[topicmapmail] PRD structure/content (Public Resource Descriptors)

Simon Grant asimong at btinternet.com
Wed Jun 21 03:10:45 EDT 2006


Having read the whole of Steve's (very useful) paper as well as the 
slides, I've changed the Subject line, because that is where I feel 
constructive discussion could focus. Recalling some extracts from 
Steve's earlier post...

At 14:16 2006-06-20, Steve Pepper wrote:
>I think we need to be very careful about what kind of 
>machine-readable content we suggest that people put in their subject 
>indicators (or Public Resource Descriptors, to use the terminology 
>of [1]). Having said that, some kind of referral mechanism, by which 
>publishers can deprecate their own (outdated) PSIs in favour of 
>others, would probably be useful.
>[...]
>In general I think we should encourage people to put as few 
>assertions as possible in their PRDs (subject indicators): the 
>purpose of a PSI/PRI is simply to help us know when we are talking 
>about the same thing, not whether we hold the same views about that 
>thing; including assertions (even "innocent" assertions such as 
>near-equivalence) are therefore not only irrelevant, they are 
>directly counter-productive.
>
>On the other hand, that kind of assertion could certainly be 
>justified as part of a service intended to aid PSI discovery.

I suggest:

1. deciding about how the structure and content of a PRD can help, in 
several ways
2. embodying that in a simple spec for XML docs that can be used with 
a CSS to produce an easily readable web page - a bit like FOAF I guess.
(The alternative would be an XHTML microformat: I wouldn't want to 
argue the point either way.)

My earlier suggestion, which amounts to including equivalent PRIs in 
a PRD, would help in two ways:
a) by aiding discovery of equivalent PRIs
b) by simply representing consensus (or lack of it) between different 
authorities in a machine-processable manner
c) by providing greater stability than any one domain provider can

To use Miles Thompson's example...
- a number of us could be interested in information about companies
- we could all publish PRI/Ds
- in cases where the company structure was very simple, we could all 
include each others' PRIs in our PRDs.

What this exercise asks ->
(A) Copy the post on PRD structure again, starting at the words "- a number of" and stopping after "in our PRDs.", and swap "companies" for "universities".
(B) Write the next part of the post on PRD structure, picking up right after its last line.

Stored data ->
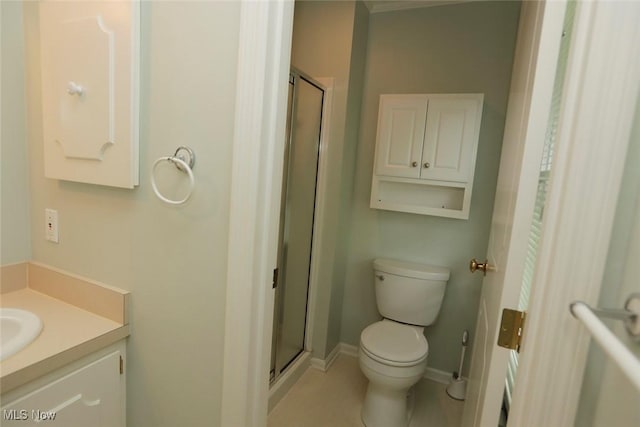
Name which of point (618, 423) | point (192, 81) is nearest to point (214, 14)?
point (192, 81)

Answers provided ->
(A)
- a number of us could be interested in information about universities
- we could all publish PRI/Ds
- in cases where the company structure was very simple, we could all 
include each others' PRIs in our PRDs.

(B)
- in more complex corporate structure, someone could publish a set of 
PRI/Ds just to capture the structure of (say) IBM.
- others could choose, from the descriptions, the best one to include
- in actual topic maps, an author could choose a small number of PRIs

One other feature now seems really attractive to me: to include a 
statement of *non*-identical PRIs, where the purpose of the PRI/D is 
partly to distinguish a set of related or confusable subjects. 
Compare Wikipedia's disambiguation pages. This mechanism would also 
be a good way to enable one authority to distance themselves from 
another dubious authority who was either putting in spurious 
equivalences or inaccurate descriptions.

OK, I  won't go on to step 2 now, let's leave it at that, but just to 
say that there would be ways of finding documents with that 
particular XML format - even just with Google.

No central registries. No top-down, except for agreeing on the spec. 
The only down side I can see is that the minting process is a little 
more complex. If you like, it's like outsourcing the work that would 
have had to go on within a central organisation to the periphery. 
While we're waiting for the spec (needn't take long) people could 
start off following Steve in just putting a human-readable web page.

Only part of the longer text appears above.